Postscript

THAT IS REALLY the end of the story. But those who like to be quite sure about everything may want to know a little more. The fleet set sail from Acle to Horning after a very early breakfast, and the twins had Flash all ready for the race before their A.P. came home. Tom moored the Teasel at Horning Staithe, where Jim Wooddall in Sir Garnet was moored too. The Admiral, Tom, Dick, Dorothea, and William aboard the Teasel, and Jim and his mate aboard the wherry, had a splendid view of the end of the race, which Flash won by the length of a short bowsprit. Dick and Dorothea went off home with proper discharge certificates, signed by three skippers and an admiral, to say that they could fairly be counted able-bodied seamen.
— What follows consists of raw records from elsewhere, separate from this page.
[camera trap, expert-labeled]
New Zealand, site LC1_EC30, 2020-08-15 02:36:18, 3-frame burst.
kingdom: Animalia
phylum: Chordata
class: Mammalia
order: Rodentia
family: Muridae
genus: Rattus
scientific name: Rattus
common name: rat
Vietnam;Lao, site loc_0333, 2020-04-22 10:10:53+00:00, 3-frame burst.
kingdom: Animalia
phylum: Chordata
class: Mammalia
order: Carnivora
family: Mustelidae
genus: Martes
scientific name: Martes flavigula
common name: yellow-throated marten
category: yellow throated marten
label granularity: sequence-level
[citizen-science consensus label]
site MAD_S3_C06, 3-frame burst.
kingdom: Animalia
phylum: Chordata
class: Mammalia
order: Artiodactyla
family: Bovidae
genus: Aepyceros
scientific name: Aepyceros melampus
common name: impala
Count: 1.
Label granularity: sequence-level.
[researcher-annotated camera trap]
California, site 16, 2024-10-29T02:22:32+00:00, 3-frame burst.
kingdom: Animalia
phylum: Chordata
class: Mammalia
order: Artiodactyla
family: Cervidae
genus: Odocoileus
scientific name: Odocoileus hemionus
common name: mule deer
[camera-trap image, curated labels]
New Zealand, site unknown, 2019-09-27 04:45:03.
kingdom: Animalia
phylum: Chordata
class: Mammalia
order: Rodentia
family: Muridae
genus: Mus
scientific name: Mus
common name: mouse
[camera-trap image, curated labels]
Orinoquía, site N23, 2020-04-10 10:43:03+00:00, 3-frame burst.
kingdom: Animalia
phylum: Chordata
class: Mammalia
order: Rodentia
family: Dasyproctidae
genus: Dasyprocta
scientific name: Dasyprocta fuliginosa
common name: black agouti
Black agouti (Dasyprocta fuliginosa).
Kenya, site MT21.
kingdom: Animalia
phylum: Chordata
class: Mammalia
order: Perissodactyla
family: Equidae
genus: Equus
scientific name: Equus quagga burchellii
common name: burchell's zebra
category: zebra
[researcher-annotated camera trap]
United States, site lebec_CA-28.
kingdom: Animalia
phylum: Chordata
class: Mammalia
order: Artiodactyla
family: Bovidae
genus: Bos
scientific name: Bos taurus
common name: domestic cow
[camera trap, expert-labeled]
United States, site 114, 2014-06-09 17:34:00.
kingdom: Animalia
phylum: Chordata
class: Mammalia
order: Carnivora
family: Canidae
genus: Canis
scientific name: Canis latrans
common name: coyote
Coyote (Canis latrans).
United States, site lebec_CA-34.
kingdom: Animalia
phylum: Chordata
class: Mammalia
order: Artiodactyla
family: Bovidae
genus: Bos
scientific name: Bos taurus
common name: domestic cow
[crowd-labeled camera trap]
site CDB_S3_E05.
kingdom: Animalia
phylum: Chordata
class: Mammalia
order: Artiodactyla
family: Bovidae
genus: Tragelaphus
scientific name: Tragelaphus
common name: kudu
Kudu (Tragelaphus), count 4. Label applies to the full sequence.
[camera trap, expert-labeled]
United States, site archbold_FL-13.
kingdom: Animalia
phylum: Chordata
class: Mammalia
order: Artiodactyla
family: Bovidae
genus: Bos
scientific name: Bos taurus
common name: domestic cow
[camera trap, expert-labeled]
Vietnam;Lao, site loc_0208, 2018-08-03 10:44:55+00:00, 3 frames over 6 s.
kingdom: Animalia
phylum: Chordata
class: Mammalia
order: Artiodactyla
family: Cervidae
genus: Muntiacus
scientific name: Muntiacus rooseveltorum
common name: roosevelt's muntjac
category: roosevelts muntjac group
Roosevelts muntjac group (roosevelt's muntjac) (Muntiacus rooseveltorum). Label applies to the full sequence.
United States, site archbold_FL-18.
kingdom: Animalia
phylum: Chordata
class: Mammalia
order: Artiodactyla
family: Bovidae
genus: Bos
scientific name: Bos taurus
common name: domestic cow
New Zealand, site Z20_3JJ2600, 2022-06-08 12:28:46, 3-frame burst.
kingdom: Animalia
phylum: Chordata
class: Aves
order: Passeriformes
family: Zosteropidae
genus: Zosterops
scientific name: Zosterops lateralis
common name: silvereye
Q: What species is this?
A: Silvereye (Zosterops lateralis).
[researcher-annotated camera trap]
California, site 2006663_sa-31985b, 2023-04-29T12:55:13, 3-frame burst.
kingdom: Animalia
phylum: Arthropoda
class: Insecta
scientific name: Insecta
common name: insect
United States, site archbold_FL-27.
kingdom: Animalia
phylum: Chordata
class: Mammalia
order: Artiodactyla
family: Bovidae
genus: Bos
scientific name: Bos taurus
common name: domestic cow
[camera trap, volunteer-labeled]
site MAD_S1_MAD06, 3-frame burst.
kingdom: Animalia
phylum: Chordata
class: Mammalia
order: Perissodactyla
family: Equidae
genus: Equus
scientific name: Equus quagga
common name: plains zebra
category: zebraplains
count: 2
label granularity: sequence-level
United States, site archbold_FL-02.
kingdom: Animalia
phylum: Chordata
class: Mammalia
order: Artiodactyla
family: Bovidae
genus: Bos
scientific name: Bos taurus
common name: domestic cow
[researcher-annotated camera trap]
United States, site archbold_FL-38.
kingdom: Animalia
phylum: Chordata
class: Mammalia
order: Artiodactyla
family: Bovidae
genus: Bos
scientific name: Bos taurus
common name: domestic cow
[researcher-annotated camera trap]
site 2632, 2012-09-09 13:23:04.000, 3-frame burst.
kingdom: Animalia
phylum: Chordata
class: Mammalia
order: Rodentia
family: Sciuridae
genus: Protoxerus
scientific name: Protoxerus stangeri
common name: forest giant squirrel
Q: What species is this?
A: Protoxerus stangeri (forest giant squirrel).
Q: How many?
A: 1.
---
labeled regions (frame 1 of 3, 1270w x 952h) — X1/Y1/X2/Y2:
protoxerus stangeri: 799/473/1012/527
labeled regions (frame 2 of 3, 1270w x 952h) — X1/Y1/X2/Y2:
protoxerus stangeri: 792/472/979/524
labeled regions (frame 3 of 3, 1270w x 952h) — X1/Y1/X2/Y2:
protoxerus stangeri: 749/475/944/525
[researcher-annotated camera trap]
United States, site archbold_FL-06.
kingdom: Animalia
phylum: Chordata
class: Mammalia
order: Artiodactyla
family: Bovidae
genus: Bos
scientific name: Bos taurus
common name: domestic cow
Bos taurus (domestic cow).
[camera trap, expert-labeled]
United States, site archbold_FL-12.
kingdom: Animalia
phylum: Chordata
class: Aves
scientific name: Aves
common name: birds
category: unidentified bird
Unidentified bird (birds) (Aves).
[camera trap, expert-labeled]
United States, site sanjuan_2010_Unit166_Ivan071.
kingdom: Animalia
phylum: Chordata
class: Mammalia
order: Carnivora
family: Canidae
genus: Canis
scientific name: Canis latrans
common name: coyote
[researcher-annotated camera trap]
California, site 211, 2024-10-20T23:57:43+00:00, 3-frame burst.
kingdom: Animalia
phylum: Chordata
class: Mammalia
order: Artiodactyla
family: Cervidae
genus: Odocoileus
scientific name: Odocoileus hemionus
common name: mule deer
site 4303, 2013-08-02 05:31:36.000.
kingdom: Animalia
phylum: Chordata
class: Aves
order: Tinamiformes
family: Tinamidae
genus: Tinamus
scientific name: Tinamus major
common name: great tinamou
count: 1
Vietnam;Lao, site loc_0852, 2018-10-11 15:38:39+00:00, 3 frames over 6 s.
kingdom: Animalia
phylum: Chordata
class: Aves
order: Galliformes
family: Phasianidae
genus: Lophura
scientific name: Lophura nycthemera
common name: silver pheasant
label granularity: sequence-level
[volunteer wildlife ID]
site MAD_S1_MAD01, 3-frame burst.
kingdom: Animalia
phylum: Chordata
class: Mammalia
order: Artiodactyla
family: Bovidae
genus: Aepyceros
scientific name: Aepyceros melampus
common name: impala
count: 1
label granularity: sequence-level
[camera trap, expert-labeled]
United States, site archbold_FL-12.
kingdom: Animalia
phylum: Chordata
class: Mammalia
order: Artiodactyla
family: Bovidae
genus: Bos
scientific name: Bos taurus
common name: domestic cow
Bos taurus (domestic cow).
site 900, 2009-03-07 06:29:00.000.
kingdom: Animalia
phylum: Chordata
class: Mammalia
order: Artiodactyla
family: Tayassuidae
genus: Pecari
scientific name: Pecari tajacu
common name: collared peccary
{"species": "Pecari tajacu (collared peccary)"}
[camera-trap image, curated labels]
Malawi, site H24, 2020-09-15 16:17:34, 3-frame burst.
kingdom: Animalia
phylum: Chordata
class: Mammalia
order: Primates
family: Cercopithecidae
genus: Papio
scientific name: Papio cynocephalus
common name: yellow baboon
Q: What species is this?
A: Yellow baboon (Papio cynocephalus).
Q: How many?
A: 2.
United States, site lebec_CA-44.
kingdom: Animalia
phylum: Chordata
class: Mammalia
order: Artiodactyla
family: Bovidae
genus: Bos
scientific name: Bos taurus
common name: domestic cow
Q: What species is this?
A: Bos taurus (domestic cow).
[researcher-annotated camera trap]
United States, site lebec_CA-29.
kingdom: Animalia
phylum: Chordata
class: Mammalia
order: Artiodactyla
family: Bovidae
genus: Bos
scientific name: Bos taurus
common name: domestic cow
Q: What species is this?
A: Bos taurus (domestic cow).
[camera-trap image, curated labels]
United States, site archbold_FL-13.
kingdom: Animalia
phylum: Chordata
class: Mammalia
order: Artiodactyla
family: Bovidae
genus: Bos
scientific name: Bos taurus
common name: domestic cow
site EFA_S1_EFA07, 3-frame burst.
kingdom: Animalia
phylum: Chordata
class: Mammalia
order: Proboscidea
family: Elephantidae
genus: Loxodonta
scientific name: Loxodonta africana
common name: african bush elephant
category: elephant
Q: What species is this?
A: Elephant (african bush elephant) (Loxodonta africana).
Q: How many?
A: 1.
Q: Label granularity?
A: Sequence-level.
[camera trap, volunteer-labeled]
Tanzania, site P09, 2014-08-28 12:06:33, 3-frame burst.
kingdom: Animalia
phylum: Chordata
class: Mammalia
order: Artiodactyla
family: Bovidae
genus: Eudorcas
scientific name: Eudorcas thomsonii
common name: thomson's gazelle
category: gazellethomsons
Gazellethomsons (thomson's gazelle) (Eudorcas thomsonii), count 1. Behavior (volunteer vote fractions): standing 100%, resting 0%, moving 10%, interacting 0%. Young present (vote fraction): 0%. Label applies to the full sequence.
The Admiral’s Brother Richard came back from London and sailed off again in the Teasel with the Admiral, and she rather enjoyed telling him, whenever things went a little wrong, that he ought to take some lessons from the Coots. The Admiral and he went to see the Dudgeons, and he pleased the doctor and his wife and Tom too, by painting a portrait of ‘our baby’, which was admired by a great many people when it was exhibited at Burlington House. Nothing more was seen of the Hullabaloos. They had had enough of the Margoletta, went straight home to town and had their wet luggage sent after them. Old Bob kept his word and explained to Rodley’s how much they owed to the salvage men of the Death and Glory. And Rodley’s were so pleased that they took the Death and Glory out of the water and scraped her and gave her a new coat of paint, and a new sail and spars, and an awning as good as the Titmouse’s, and something over in the way of pocket money for all three members of her crew.